**TRY IT**: Pull out of the data below the stretch of lines bounded by the one containing "green-carnation" and the one containing "VU Holland Scholarship", both bounds included, unchanged.

**DATASET RECORDS**:
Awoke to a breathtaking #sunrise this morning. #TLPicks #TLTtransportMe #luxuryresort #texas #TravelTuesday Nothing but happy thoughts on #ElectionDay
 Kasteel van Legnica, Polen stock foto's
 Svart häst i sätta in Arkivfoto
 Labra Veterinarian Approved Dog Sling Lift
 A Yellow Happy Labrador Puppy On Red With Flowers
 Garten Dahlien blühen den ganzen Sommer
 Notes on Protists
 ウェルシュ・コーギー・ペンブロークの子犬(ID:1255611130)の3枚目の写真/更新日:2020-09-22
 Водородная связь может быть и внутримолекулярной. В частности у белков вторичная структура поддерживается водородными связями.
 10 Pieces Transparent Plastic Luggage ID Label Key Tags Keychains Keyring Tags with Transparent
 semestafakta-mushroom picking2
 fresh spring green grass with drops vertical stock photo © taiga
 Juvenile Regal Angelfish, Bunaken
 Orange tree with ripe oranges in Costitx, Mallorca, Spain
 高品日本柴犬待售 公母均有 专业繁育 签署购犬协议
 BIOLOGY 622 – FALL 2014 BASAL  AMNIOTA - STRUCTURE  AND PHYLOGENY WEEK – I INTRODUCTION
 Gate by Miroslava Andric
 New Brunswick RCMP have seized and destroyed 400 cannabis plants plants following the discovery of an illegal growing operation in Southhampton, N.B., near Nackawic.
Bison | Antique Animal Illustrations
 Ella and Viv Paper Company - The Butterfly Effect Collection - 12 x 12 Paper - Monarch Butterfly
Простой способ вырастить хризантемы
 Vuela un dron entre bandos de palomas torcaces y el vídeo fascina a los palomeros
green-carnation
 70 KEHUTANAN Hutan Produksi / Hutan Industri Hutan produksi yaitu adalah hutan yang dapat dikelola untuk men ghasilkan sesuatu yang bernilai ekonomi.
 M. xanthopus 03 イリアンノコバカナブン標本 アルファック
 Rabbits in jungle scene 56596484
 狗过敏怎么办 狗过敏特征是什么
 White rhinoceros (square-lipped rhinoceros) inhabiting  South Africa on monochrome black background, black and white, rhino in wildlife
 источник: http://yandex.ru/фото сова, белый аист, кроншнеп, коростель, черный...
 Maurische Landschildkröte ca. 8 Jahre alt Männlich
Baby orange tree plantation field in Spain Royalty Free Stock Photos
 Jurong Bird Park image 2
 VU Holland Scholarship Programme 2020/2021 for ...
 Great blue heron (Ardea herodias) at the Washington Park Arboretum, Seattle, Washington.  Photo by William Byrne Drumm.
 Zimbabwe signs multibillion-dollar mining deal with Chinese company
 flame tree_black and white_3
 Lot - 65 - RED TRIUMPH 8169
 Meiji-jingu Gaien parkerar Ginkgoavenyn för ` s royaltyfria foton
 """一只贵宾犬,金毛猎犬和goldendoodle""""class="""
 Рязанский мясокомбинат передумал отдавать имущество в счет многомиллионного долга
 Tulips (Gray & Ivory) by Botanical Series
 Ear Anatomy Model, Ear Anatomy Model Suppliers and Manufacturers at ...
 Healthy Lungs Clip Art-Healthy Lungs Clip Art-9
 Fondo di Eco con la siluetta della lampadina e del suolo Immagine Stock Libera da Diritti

**SOLUTION TO THIS TASK**:
green-carnation
 70 KEHUTANAN Hutan Produksi / Hutan Industri Hutan produksi yaitu adalah hutan yang dapat dikelola untuk men ghasilkan sesuatu yang bernilai ekonomi.
 M. xanthopus 03 イリアンノコバカナブン標本 アルファック
 Rabbits in jungle scene 56596484
 狗过敏怎么办 狗过敏特征是什么
 White rhinoceros (square-lipped rhinoceros) inhabiting  South Africa on monochrome black background, black and white, rhino in wildlife
 источник: http://yandex.ru/фото сова, белый аист, кроншнеп, коростель, черный...
 Maurische Landschildkröte ca. 8 Jahre alt Männlich
Baby orange tree plantation field in Spain Royalty Free Stock Photos
 Jurong Bird Park image 2
 VU Holland Scholarship Programme 2020/2021 for ...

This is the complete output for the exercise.